Church Of St Editha is a Grade II listed building in the Tamworth local planning authority area, England. First listed on 8 February 1991. Church.
Church Of St Editha
- WRENN ID
- vast-garret-pine
- Grade
- II
- Local Planning Authority
- Tamworth
- Country
- England
- Date first listed
- 8 February 1991
- Type
- Church
- Source
- Historic England listing
Description
The Church of St Editha is an Anglican church built in 1864. It was designed by G.E. Street and is constructed of rock-faced stone with ashlar dressings, featuring tile roofs. The church is of Early Pointed style, comprising a chancel with a south organ loft and vestry, and a nave with a gabled south aisle.

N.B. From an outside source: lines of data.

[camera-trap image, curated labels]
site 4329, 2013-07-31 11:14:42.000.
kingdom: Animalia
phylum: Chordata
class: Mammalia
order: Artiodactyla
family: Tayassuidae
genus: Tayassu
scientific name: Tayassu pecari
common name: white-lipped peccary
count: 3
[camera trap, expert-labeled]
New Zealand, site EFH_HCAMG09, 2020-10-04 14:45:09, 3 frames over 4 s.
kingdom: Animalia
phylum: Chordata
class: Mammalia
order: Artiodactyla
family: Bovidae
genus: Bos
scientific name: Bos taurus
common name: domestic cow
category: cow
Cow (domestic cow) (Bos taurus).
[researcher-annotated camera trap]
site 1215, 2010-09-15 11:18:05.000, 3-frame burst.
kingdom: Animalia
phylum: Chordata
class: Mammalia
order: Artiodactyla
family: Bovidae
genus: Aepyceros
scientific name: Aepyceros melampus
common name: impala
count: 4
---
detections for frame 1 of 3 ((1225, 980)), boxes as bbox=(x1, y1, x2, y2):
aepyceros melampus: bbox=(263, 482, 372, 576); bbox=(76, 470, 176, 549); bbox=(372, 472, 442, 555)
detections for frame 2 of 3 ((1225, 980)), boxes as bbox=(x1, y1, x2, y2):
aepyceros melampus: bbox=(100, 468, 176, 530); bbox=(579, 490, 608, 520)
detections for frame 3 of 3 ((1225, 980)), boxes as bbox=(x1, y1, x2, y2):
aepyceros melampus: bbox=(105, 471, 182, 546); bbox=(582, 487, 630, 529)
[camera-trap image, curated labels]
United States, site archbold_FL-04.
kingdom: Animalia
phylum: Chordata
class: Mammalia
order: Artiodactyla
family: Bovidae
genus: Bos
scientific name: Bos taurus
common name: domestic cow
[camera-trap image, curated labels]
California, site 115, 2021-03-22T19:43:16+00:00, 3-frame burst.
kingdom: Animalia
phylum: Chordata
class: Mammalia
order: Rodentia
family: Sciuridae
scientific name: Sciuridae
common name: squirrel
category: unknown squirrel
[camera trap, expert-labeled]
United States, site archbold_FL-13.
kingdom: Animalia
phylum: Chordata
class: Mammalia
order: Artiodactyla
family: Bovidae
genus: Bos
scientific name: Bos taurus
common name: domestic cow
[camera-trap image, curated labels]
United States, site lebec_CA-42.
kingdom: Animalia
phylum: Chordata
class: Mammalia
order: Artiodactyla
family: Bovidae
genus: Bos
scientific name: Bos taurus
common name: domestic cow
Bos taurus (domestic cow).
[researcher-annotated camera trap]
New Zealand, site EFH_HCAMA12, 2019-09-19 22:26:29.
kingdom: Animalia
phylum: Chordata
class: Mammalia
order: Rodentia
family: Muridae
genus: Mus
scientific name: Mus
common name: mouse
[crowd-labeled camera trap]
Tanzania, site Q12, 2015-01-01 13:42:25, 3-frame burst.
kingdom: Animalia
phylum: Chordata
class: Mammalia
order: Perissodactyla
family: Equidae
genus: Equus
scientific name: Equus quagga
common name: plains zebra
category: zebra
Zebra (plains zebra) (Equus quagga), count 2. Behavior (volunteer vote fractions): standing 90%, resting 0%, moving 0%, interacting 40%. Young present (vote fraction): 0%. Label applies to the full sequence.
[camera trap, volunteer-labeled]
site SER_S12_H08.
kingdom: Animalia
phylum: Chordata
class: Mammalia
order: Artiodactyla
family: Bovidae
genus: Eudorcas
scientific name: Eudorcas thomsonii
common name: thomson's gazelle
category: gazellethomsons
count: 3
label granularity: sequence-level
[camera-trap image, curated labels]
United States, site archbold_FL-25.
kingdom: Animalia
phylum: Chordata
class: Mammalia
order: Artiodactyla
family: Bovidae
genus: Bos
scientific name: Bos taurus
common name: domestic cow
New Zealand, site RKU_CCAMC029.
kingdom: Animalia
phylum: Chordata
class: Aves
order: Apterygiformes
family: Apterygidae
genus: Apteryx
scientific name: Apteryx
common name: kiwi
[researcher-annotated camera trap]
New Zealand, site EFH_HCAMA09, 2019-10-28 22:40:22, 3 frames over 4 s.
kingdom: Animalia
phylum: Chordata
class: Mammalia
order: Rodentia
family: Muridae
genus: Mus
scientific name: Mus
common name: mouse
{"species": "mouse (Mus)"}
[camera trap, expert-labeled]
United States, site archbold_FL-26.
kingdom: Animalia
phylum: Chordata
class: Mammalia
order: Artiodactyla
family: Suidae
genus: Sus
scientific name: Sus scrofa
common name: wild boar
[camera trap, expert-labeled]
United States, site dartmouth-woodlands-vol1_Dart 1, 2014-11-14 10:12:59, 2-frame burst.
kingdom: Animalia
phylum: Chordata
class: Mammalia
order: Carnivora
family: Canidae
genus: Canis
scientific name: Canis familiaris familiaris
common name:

The chancel has an east triplet of double-cusped lancet windows with foliate stops under a hood mould, and a pair of lancets under a roundel to the north. The gabled organ loft features a rose window to the east and a lancet to the north, with a lean-to vestry containing a 2-light square-headed window and a chamfered timber-frame entrance. The 2-bay nave has stepped triplets of lancets to the north, with an offset gabled buttress to the east and a diagonal buttress to the west; a 3-light plate tracery west window is also present. An east gabled bell turret rises above. The 3-bay south aisle has 2-light windows with Geometrical tracery, a 2-light plate-tracery west window, and a gabled timber-framed porch with an ashlar plinth and a south extension. Within the porch is an inner entrance with a quinquefoil arch, and a gabled offset buttress to the left.
Inside, the chancel features cusped arch-braced collar trusses and arches to the nave and organ loft, which die into the jambs. There are two trefoil-headed sedilia to the south, with a central shaft and a stiff leaf capital, and a similar credence shelf to the north. The east window sits above inlaid marble panels, and low coped walling borders the chancel arch. The nave has 3-bay double-chamfered arcades on round piers, and the west respond has a cusped arch-braced collar truss. The aisle has a similar roof and an arch to the organ loft, which dies into the jambs. The organ loft has a waggon-boarded roof. A boldly detailed parclose screen is located to the south of the chancel, with matching stalls and an altar table. A timber pulpit features linen-fold panelling, and an aisle incorporates a panelled screen with open tracery upper panels to the east. Stained glass in the east window, designed in 1864 by E. Burne-Jones for Morris and Co, is described as “some of the finest Victorian glass in the county”, as is the chancel north window from 1910. The richly coloured aisle west window is also noteworthy.